G22.2591 - Advanced Natural Language Processing - Spring 2009

Lecture 9

Further discussion of Assignment #2 results.

Discussion of Assignment #3

Discussion of Text Analysis Conference (TAC) 2009 Knowledge-Base Population (KBP) task as a possible source of term projects.

Relation Extraction (cont'd)

As we saw in looking at examples of ACE relations, identifying relations accurately may depend heavily on first identifying and classifying their arguments accurately. The relation is quite different for French auto worker and Ford auto worker. In particular, many relation taggers operate by considering every pair of entity mentions (basically, noun phrases representing people, places, or organizations) and applying a classifier to the pair, returning either no relation or the type of some relation. Poor performance of the entity mention tagger severely compromises the relation tagger.

To make matters worse, what the relation tagger finds is a relation between noun phrases. (In ACE parlance, they are relation mentions which represent relations between entity mentions.) If the noun phrase is an anaphoric reference to a named entity, ["Bernard Madoff was jailed yesterday. ... His wife Mabel remained in seclusion. or ... The swindler's wife, Mabel, remained in seclusion.] we really want to recover the name of the entity. This requires establishing coreference between entity mentions.

Semi- and un-supervised methods

All these methods involve bootstrapping which alternates between finding pairs of arguments and finding the contexts ('patterns') of these arguments.  This is analogous to the co-training (between spelling features and context features) used in semi-supervised NE tagging.

All of these methods are based on named arguments ... anaphoric arguments are not considered.

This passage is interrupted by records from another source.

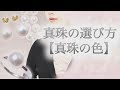 真珠の選び方
【真珠の色】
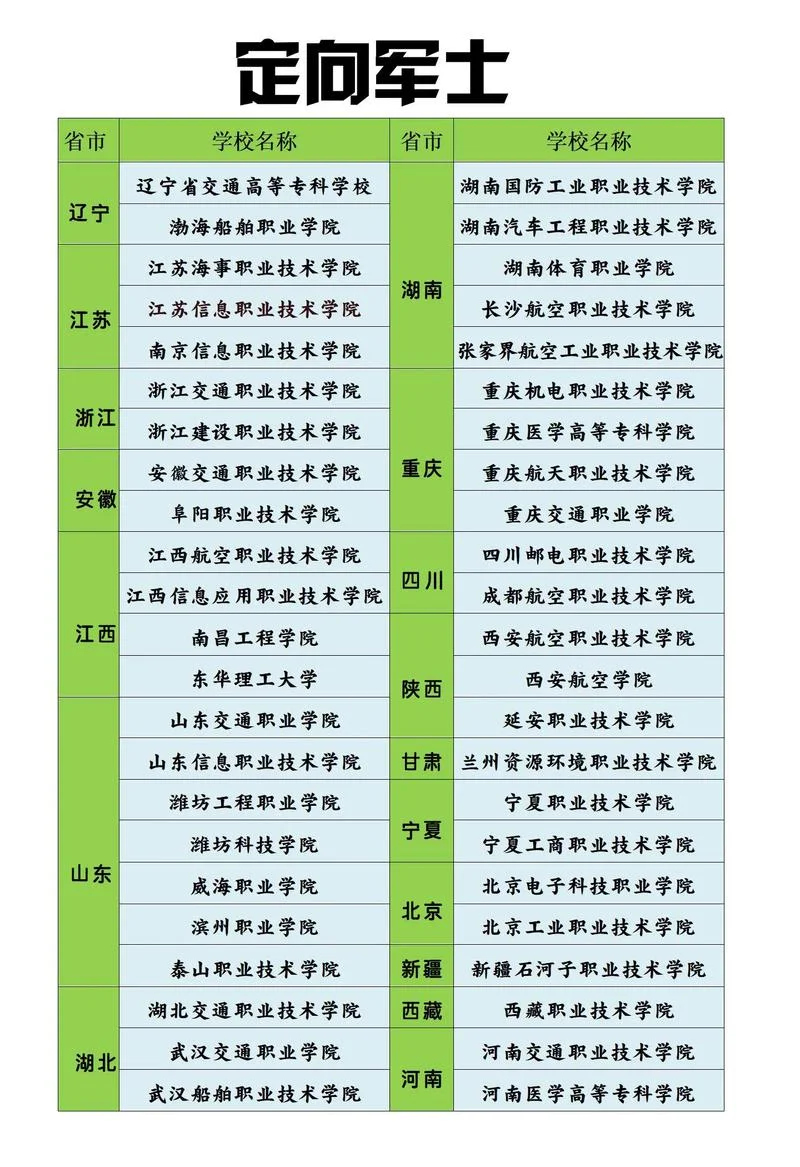 定向军士

| 省市 | 学校名称 |
|---|---|
| 辽宁 | 辽宁省交通高等专科学校 |
| 辽宁 | 渤海船舶职业学院 |
| 江苏 | 江苏海事职业技术学院 |
| 江苏 | 江苏信息职业技术学院 |
| 江苏 | 南京信息职业技术学院 |
| 浙江 | 浙江交通职业技术学院 |
| 浙江 | 浙江建设职业技术学院 |
| 安徽 | 安徽交通职业技术学院 |
| 安徽 | 阜阳职业技术学院 |
| 江西 | 江西航空职业技术学院 |
| 江西 | 江西信息应用职业技术学院 |
| 江西 | 南昌工程学院 |
| 江西 | 东华理工大学 |
| 山东 | 山东交通职业学院 |
| 山东 | 山东信息职业技术学院 |
| 山东 | 潍坊工程职业学院 |
| 山东 | 潍坊科技学院 |
| 山东 | 威海职业学院 |
| 山东 | 滨州职业学院 |
| 山东 | 泰山职业技术学院 |
| 湖北 | 湖北交通职业技术学院 |
| 湖北 | 武汉交通职业学院 |
| 湖北 | 武汉船舶职业技术学院 |

| 省市 | 学校名称 |
|---|---|
| 湖南 | 湖南国防工业职业技术学院 |
| 湖南 | 湖南汽车工程职业技术学院 |
| 湖南 | 湖南体育职业学院 |
| 湖南 | 长沙航空职业技术学院 |
| 湖南 | 张家界航空工业职业技术学院 |
| 重庆 | 重庆机电职业技术学院 |
| 重庆 | 重庆医学高等专科学院 |
| 重庆 | 重庆航天职业技术学院 |
| 重庆 | 重庆交通职业学院 |
| 四川 | 四川邮电职业技术学院 |
| 四川 | 成都航空职业技术学院 |
| 陕西 | 西安航空职业技术学院 |
| 陕西 | 西安航空学院 |
| 陕西 | 延安职业技术学院 |
| 甘肃 | 兰州资源环境职业技术学院 |
| 宁夏 | 宁夏职业技术学院 |
| 宁夏 | 宁夏工商职业技术学院 |
| 北京 | 北京电子科技职业学院 |
| 北京 | 北京工业职业技术学院 |
| 新疆 | 新疆石河子职业技术学院 |
| 西藏 | 西藏职业技术学院 |
| 河南 | 河南交通职业技术学院 |
| 河南 | 河南医学高等专科学院 |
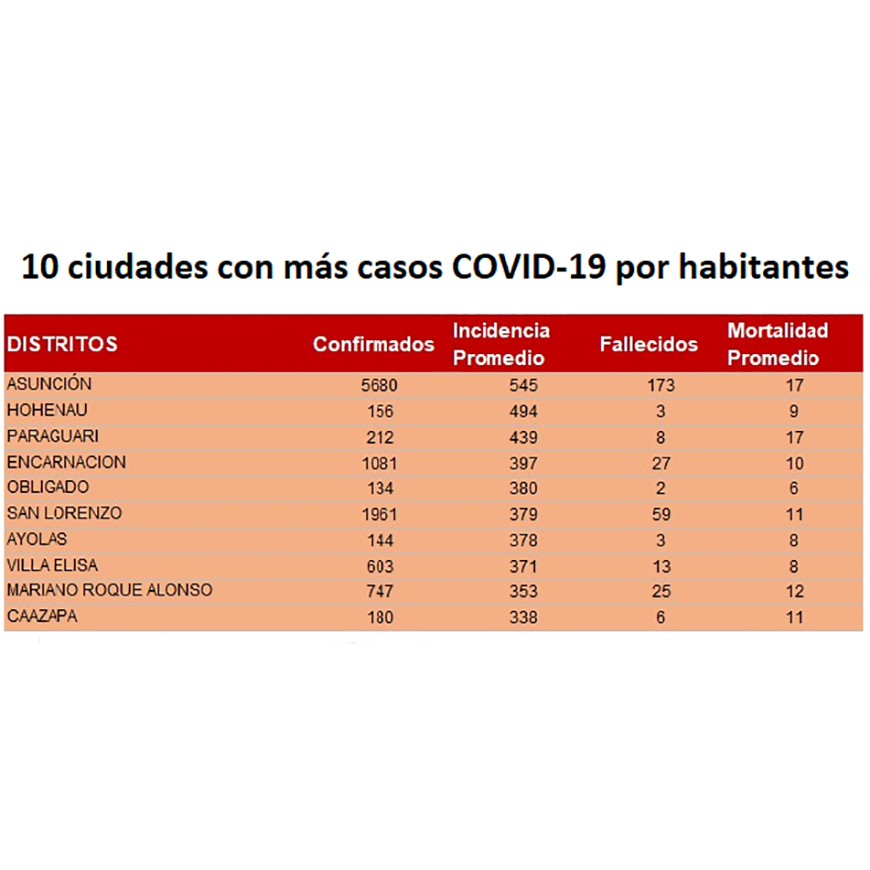 10 ciudades con más casos COVID-19 por habitantes

| DISTRITOS | Confirmados | Incidencia Promedio | Fallecidos | Mortalidad Promedio |
|---|---|---|---|---|
| ASUNCIÓN | 5680 | 545 | 173 | 17 |
| HOHENAU | 156 | 494 | 3 | 9 |
| PARAGUARI | 212 | 439 | 8 | 17 |
| ENCARNACION | 1081 | 397 | 27 | 10 |
| OBLIGADO | 134 | 380 | 2 | 6 |
| SAN LORENZO | 1961 | 379 | 59 | 11 |
| AYOLAS | 144 | 378 | 3 | 8 |
| VILLA ELISA | 603 | 371 | 13 | 8 |
| MARIANO ROQUE ALONSO | 747 | 353 | 25 | 12 |
| CAAZAPA | 180 | 338 | 6 | 11 |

Sergei Brin. Extracting Patterns and Relations from the World Wide Web. (Also available in PDF)  In Proc. World Wide Web and Databases International Workshop, pages 172-183. Number 1590 in LNCS, Springer, March 1998.
Eugene Agichtein and Luis Gravano,   Snowball: Extracting Relations from Large Plain-Text Collections, [slides ]   In Proc. 5th ACM International Conference on Digital Libraries (ACM DL), 2000
Deepak Ravichandran and Eduard Hovy, Learning Surface Text Patterns for a Question-Answering System, ACL 2002.
Takaaki Hasegawa, Satoshi Sekine, Ralph Grishman Discovering Relations among Named Entities from Large Corpora. ACL 2004.

Looking ahead: event/scenario extraction

Riloff, E. (1996) "Automatically Generating Extraction Patterns from Untagged Text" (postscript, pdf)   Proc. Thirteenth National Conference on Artificial Intelligence (AAAI-96) , 1996, pp. 1044-1049.

Roman Yangarber; Ralph Grishman; Pasi Tapanainen; Silja Huttunen.  Automatic Acquisition of Domain Knowledge for Information Extraction.  Proc. COLING 2000.